Ein schreckliches Geräusch ertönte, kratzend, sodass ich mir die Ohren zuhielt. Bilbo und Sherlock schienen so, als könnten sie es nicht hören.
Ich kniff die Augen zusammen...
...und landete wieder auf meinem Bett. Inzwischen spielte mein Handy schon das nächste Lied.
"Luna! Hast du gehört, was ich gesagt habe?", tönte die Stimme meiner Mutter durchs Zimmer.
"Ja, hab's gehört. Ich geh ja gleich.", brummte ich. Diese verflixte Realität aber auch! Immer muss sie alles verderben. Ich wollte doch noch herausfinden, ob Johnlock real ist.
Aber naja.
Immerhin hatte ich ein paar schöne Minuten gehabt und konnte jetzt in Ruhe Zähneputzen gehen.

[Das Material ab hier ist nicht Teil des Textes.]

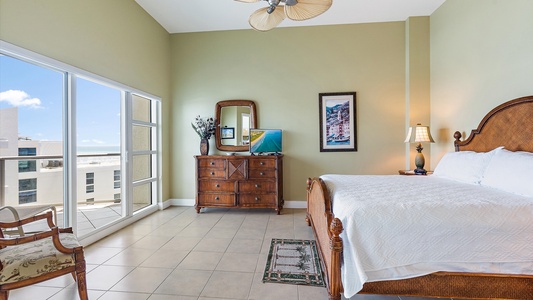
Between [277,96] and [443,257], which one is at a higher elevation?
[277,96]

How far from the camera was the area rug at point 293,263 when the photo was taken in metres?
2.03

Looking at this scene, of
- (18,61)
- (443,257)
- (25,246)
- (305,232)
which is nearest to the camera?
(443,257)

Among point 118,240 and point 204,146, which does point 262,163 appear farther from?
point 118,240

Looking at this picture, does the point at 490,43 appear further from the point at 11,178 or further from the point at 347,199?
the point at 11,178

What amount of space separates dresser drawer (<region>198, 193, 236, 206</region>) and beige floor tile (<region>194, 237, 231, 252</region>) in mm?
1025

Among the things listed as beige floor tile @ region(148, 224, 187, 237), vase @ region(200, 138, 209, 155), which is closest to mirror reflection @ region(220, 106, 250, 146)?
vase @ region(200, 138, 209, 155)

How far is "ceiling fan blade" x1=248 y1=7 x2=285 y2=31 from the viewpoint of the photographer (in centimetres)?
231

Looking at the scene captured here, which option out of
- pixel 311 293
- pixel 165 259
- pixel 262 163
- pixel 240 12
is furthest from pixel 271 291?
pixel 240 12

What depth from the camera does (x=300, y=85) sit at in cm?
421

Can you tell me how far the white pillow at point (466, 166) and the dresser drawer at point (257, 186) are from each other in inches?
91.0

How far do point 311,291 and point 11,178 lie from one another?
286 centimetres

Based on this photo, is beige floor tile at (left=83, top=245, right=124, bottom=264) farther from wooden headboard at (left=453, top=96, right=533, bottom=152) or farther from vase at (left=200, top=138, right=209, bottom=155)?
wooden headboard at (left=453, top=96, right=533, bottom=152)

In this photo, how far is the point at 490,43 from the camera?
8.75ft

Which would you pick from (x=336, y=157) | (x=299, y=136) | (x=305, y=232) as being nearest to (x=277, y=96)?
(x=299, y=136)
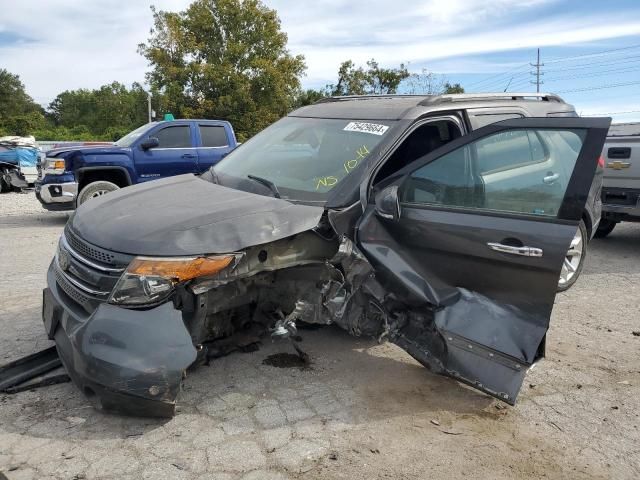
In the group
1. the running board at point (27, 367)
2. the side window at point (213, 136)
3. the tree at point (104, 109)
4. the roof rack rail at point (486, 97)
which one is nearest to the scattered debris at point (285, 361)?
the running board at point (27, 367)

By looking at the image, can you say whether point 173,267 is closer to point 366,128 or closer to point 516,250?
point 366,128

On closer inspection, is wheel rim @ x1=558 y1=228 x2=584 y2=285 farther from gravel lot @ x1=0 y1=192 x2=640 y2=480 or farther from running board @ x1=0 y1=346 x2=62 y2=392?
running board @ x1=0 y1=346 x2=62 y2=392

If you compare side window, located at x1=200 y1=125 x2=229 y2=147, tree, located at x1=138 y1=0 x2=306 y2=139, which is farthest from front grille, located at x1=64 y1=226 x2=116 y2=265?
tree, located at x1=138 y1=0 x2=306 y2=139

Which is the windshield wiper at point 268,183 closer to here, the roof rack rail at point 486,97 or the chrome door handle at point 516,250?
the roof rack rail at point 486,97

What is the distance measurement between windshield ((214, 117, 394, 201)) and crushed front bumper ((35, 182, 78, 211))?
5.94 m

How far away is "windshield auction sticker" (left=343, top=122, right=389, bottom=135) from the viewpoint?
3846 millimetres

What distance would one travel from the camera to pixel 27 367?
3498 millimetres

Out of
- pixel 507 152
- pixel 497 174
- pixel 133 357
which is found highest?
pixel 507 152

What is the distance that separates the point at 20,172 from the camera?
15.8 metres

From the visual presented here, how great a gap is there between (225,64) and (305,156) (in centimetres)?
2861

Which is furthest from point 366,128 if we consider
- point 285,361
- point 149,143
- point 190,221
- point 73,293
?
point 149,143

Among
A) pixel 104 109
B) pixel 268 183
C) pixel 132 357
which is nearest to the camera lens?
pixel 132 357

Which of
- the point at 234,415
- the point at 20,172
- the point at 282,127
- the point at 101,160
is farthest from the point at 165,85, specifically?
the point at 234,415

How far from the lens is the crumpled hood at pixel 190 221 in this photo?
117 inches
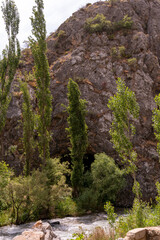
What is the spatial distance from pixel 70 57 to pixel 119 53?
22.9 feet

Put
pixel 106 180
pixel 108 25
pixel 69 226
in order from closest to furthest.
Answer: pixel 69 226 < pixel 106 180 < pixel 108 25

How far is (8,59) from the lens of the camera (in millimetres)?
25594

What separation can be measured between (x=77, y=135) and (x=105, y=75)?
9.73m

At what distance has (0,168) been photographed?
17406 mm

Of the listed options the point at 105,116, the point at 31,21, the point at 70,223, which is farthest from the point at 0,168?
the point at 31,21

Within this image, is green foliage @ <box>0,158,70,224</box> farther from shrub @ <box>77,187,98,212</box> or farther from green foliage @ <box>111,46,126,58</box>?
green foliage @ <box>111,46,126,58</box>

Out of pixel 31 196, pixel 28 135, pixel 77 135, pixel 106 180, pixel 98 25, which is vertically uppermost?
pixel 98 25

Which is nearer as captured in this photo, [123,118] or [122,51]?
[123,118]

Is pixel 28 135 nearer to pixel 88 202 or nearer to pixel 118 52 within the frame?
pixel 88 202

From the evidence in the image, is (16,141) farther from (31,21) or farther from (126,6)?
(126,6)

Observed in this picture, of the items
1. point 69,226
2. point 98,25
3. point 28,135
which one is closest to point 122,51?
point 98,25

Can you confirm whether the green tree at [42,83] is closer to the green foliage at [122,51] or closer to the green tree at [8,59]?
the green tree at [8,59]

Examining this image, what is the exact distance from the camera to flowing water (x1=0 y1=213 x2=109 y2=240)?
1348cm

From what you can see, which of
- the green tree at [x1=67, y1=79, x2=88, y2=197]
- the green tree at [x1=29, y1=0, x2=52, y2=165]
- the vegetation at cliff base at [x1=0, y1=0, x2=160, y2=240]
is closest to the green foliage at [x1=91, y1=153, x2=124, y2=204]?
the vegetation at cliff base at [x1=0, y1=0, x2=160, y2=240]
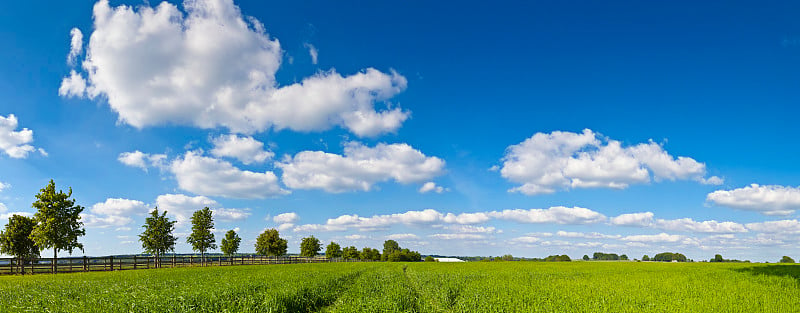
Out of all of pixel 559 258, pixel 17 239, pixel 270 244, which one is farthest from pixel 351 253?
pixel 17 239

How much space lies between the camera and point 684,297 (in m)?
16.8

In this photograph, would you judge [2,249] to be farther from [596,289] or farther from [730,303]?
[730,303]

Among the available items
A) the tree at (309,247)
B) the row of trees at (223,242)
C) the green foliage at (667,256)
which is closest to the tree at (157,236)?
the row of trees at (223,242)

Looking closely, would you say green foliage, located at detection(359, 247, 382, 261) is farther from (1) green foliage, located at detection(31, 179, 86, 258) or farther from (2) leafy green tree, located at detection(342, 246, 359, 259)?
(1) green foliage, located at detection(31, 179, 86, 258)

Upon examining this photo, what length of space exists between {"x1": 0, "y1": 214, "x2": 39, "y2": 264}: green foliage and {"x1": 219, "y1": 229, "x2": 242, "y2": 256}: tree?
32.3 m

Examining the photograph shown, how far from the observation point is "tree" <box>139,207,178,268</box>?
5675 cm

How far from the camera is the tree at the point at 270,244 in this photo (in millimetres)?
84375

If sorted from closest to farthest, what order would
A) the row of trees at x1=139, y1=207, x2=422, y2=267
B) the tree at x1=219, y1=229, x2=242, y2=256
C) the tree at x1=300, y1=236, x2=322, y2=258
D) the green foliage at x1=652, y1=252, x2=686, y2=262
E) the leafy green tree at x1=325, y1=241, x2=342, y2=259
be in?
1. the row of trees at x1=139, y1=207, x2=422, y2=267
2. the tree at x1=219, y1=229, x2=242, y2=256
3. the tree at x1=300, y1=236, x2=322, y2=258
4. the leafy green tree at x1=325, y1=241, x2=342, y2=259
5. the green foliage at x1=652, y1=252, x2=686, y2=262

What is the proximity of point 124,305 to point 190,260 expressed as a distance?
174 feet

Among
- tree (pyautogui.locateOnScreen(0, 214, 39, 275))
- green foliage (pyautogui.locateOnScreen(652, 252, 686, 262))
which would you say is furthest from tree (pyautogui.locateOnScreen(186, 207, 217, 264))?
green foliage (pyautogui.locateOnScreen(652, 252, 686, 262))

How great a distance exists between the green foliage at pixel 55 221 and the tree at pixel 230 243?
35942mm

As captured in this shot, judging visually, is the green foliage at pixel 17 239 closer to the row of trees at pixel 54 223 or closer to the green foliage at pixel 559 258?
the row of trees at pixel 54 223

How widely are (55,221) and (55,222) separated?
3.8 inches

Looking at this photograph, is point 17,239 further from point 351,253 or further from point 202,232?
point 351,253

"Gleich ist jetzt aber vorbei! Du solltest wirklich mal ins Bett, also zum schlafen, meine ich!"
Gut, die Ruhe hatte sich erledigt.
Doch meine innere Ruhe, die immer noch ein bisschen im Auenland-Modus war, blieb ganz gechillt.
Denn der nächste Fantasy-Ausflug würde bestimmt bald kommen.